▶ _WHAT THE TASK REQUIRES_:
Every record, apart from its pictures, should be repeated exactly.

---- MATERIAL FOR THE TASK

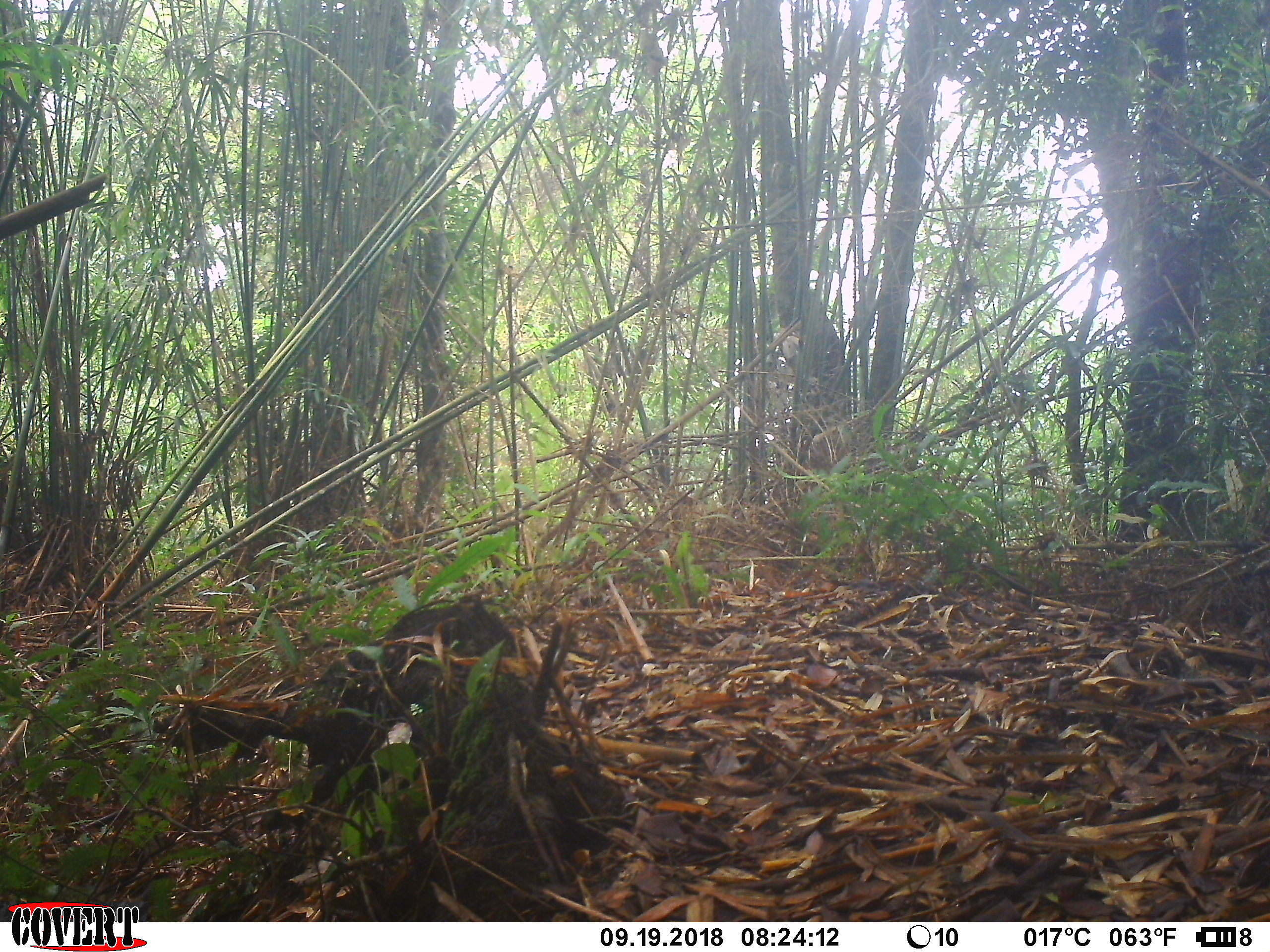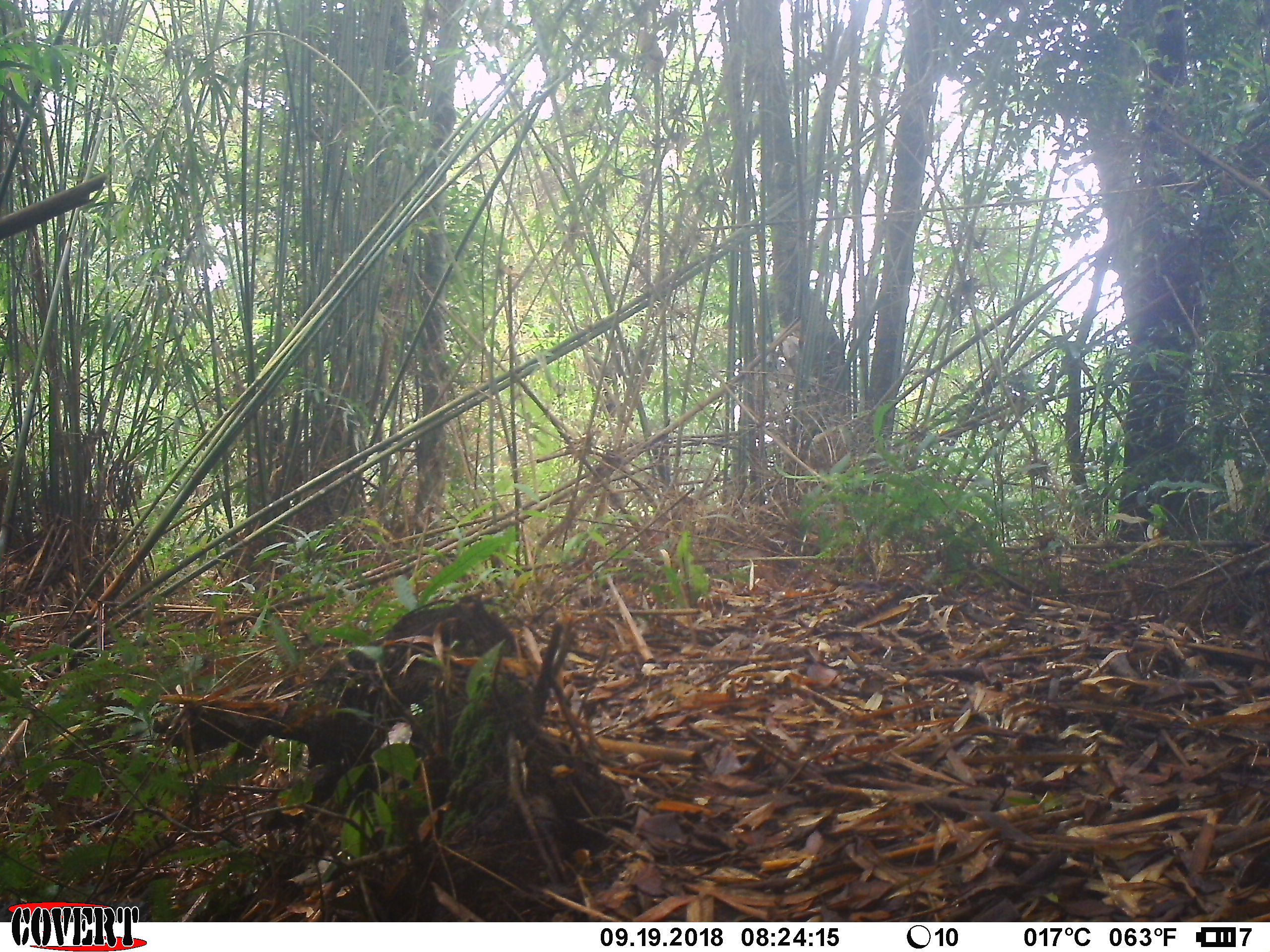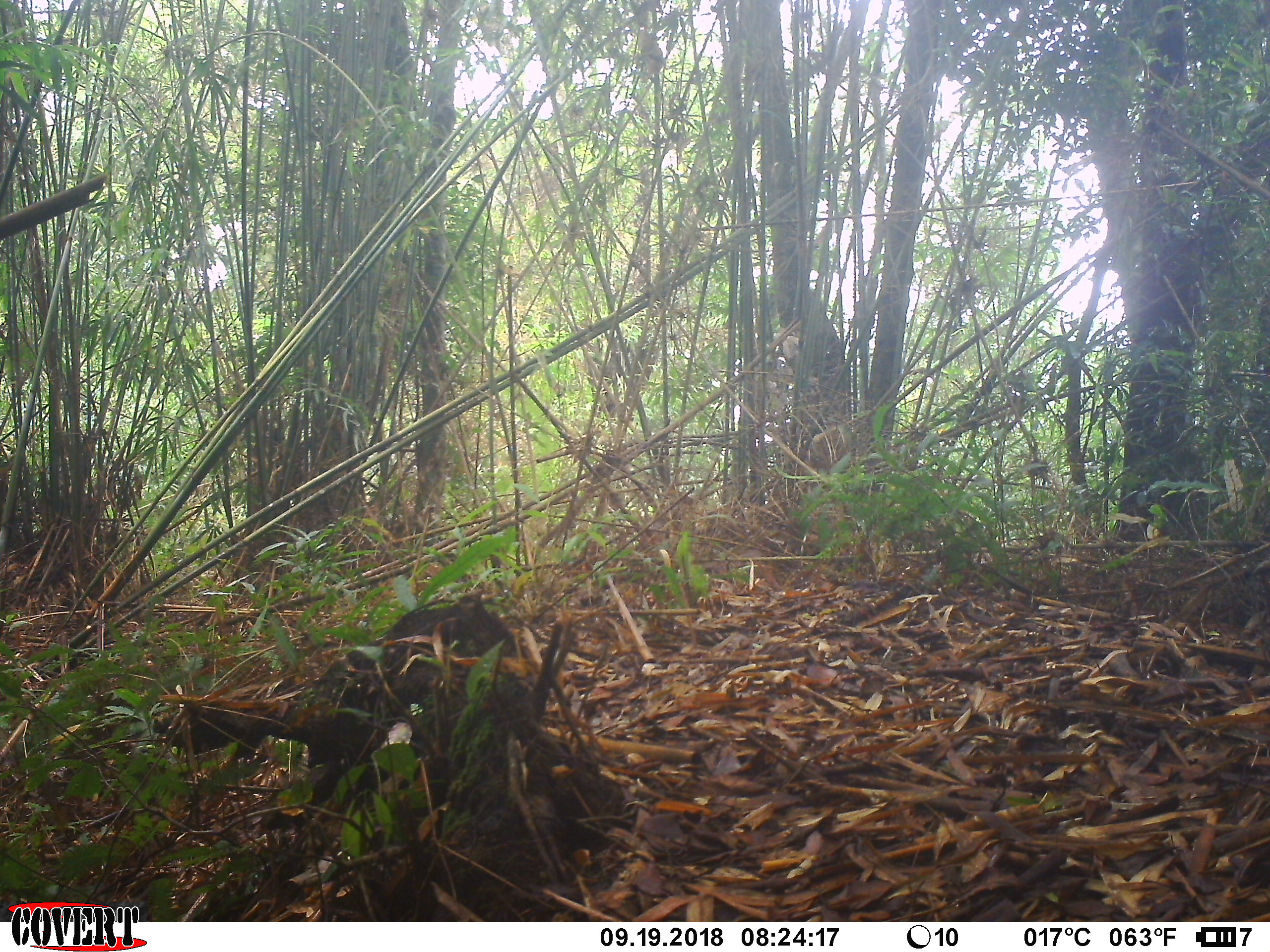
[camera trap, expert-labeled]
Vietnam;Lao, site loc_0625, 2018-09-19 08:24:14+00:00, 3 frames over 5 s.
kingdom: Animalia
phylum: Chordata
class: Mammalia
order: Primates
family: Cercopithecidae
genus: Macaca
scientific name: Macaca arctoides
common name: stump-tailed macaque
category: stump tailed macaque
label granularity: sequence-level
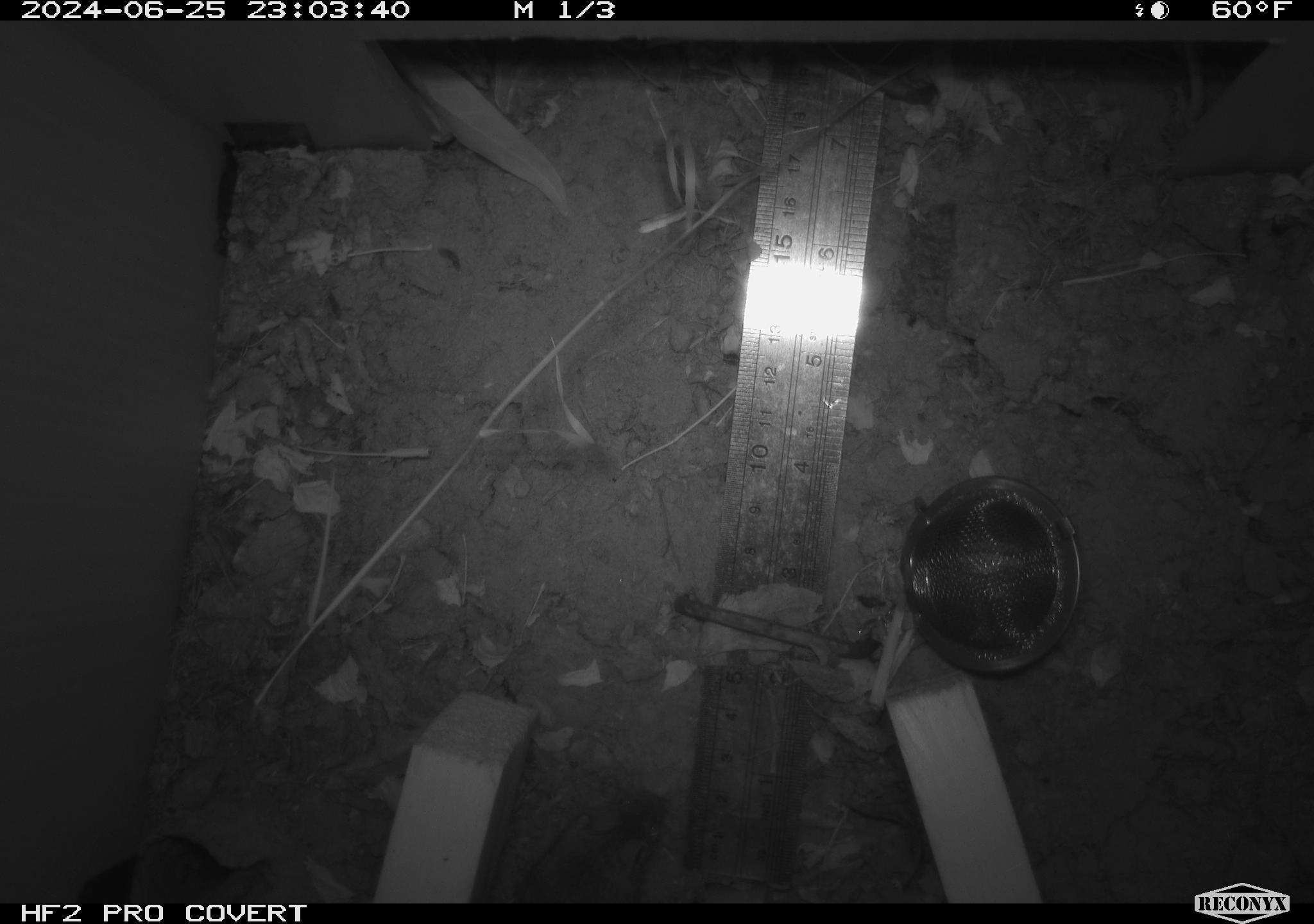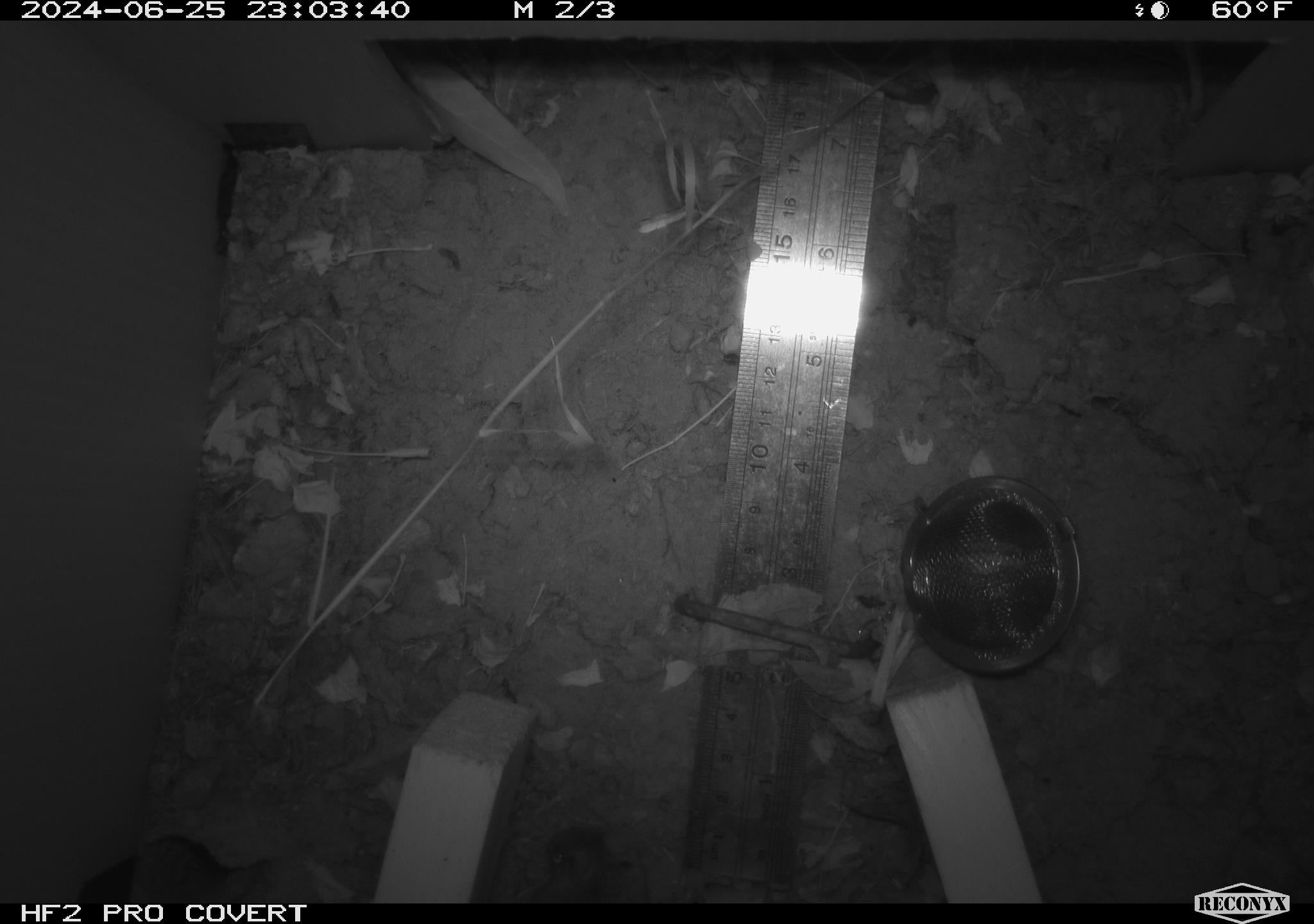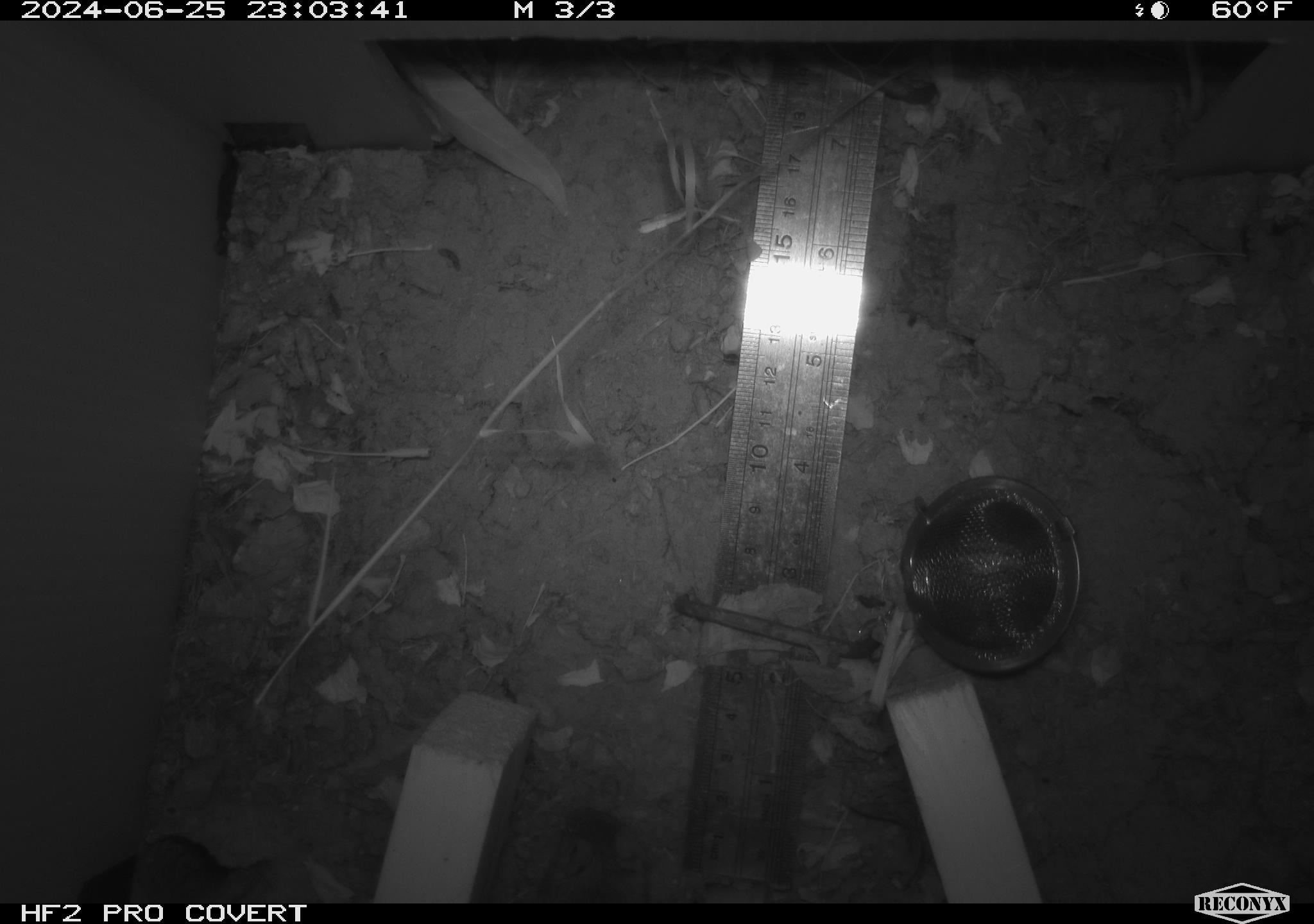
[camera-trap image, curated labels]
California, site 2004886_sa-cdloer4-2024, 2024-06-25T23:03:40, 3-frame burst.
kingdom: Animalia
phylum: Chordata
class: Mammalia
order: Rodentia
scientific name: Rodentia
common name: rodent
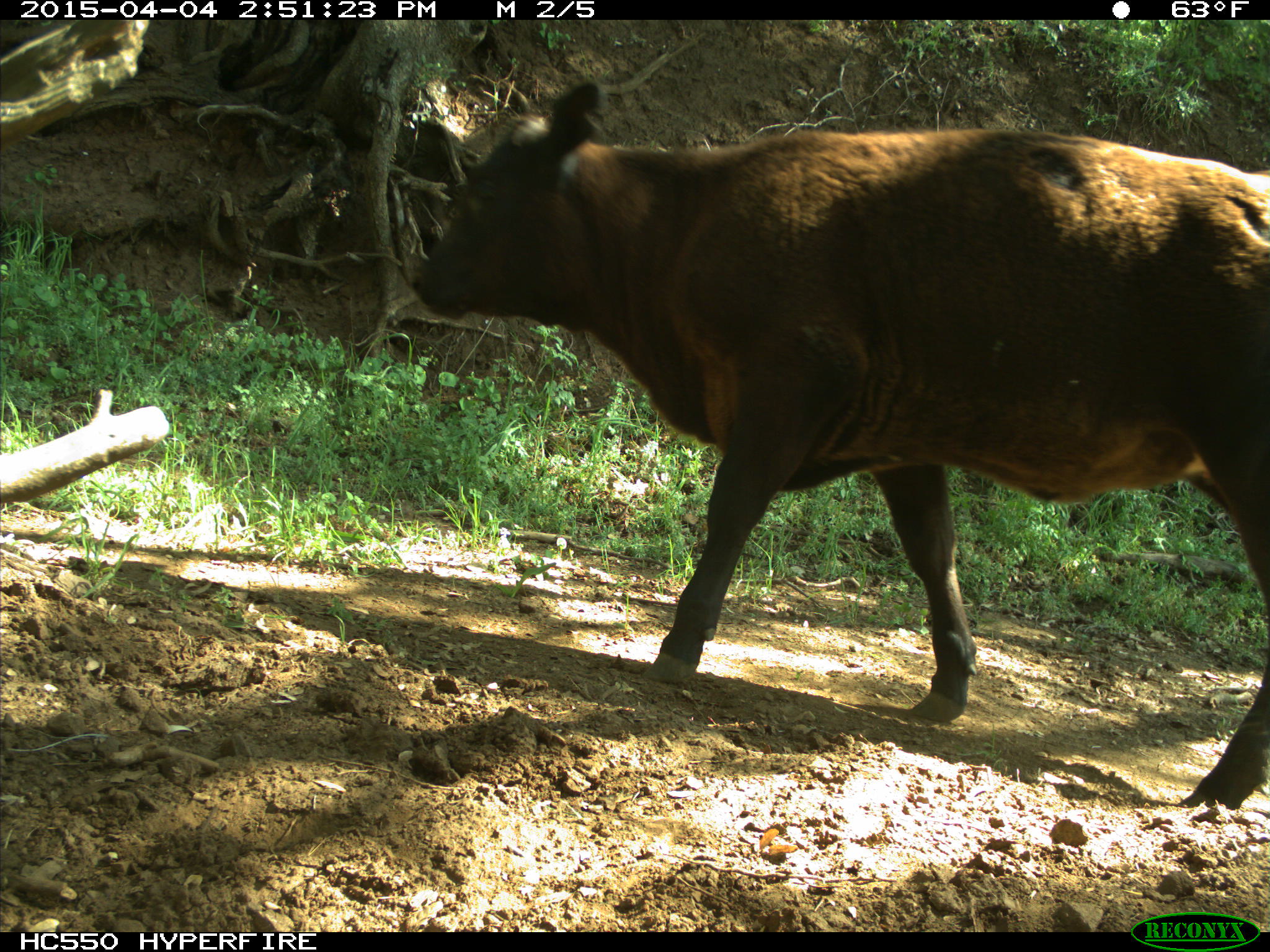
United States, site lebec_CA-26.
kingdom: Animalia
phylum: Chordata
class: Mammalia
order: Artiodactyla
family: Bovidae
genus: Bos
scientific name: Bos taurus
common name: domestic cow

--------

▶ _PROBLEM SOLUTION_:
[camera trap, expert-labeled]
Vietnam;Lao, site loc_0625, 2018-09-19 08:24:14+00:00, 3 frames over 5 s.
kingdom: Animalia
phylum: Chordata
class: Mammalia
order: Primates
family: Cercopithecidae
genus: Macaca
scientific name: Macaca arctoides
common name: stump-tailed macaque
category: stump tailed macaque
label granularity: sequence-level
[camera-trap image, curated labels]
California, site 2004886_sa-cdloer4-2024, 2024-06-25T23:03:40, 3-frame burst.
kingdom: Animalia
phylum: Chordata
class: Mammalia
order: Rodentia
scientific name: Rodentia
common name: rodent
United States, site lebec_CA-26.
kingdom: Animalia
phylum: Chordata
class: Mammalia
order: Artiodactyla
family: Bovidae
genus: Bos
scientific name: Bos taurus
common name: domestic cow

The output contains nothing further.